Ontario delays start date of retail cannabis sales

TORONTO (Reuters) - Ontario’s newly elected conservative government said on Monday it will delay the start date of recreational marijuana sales in the province and will allow private retailers to sell cannabis rather than government-run stores.

FILE PHOTO: A worker collects cuttings from a marijuana plant at the Canopy Growth Corporation facility in Smiths Falls, Ontario, Canada, January 4, 2018. REUTERS/Chris Wattie/File Photo

Ontario will allow private retailers to sell recreational marijuana starting on April 1, officials from the province’s Progressive Conservative government told a news conference, abandoning its predecessor’s plans for government-controlled stores starting on Oct. 17.

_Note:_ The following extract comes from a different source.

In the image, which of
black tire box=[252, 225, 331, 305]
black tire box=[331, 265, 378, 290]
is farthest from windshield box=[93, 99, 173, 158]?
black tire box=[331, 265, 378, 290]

While Canada will be the first Group of Seven nation to legalize recreational cannabis in October, it has chosen to make a cautious start. Many provincial governments, including the previous Liberal government in Ontario, have planned a small number of stores to start with and tight control over supply.

Ontario’s new conservative Premier Doug Ford, however, prefers a more laissez-faire approach and had hinted at a shift to a private retail model before his election in June. In March, he told CBC Radio he did not believe in “the government sticking their hands in our lives all the time.”

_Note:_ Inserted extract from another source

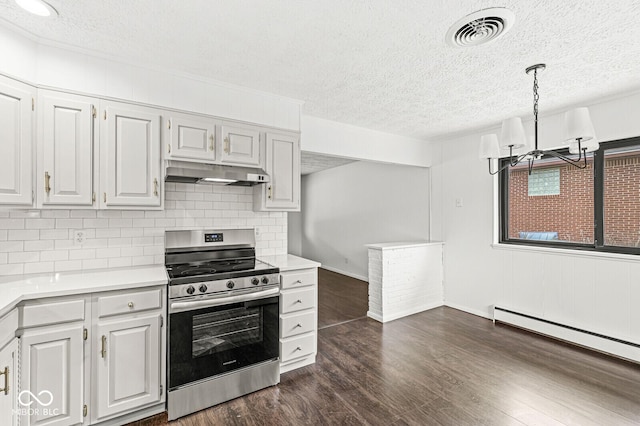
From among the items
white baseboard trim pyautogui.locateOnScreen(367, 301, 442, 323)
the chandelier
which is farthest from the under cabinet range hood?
white baseboard trim pyautogui.locateOnScreen(367, 301, 442, 323)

The province will begin consultations with several groups including businesses, consumer groups, municipalities and law enforcement next week and will examine the retail models planned by Alberta, Saskatchewan and Manitoba, Ontario Attorney General Caroline Mulroney said at the news conference.

Between October and April, cannabis will be available only online, Ontario Finance Minister Vic Fedeli said at the news conference, which was broadcast by the Canadian Broadcasting Corporation.

“The system we’re proposing marks a significant departure from the approach of the previous government,” Fedeli said. “Implementing this new approach will take time.”

The initial Liberal government plan was for 40 stores across Ontario in the first year, rising to 150 by the end of 2020 - all run by the provincial liquor board.

Fedeli and Mulroney did not say how many retail licenses will be issued or whether any of the multitudes of illegal dispensaries that currently operate will be able to apply, but added that more details will be released as the consultation advances.

The province will remain the wholesaler to retailers under the new framework, similar to the previous one.

Fedeli emphasized that safety and prevention of sales to underaged users will remain paramount.

“If a private retailer is caught selling cannabis to any underage buyer even once, their license is done,” he said. “And for those engaged in the underground today, our message is simple: stop.”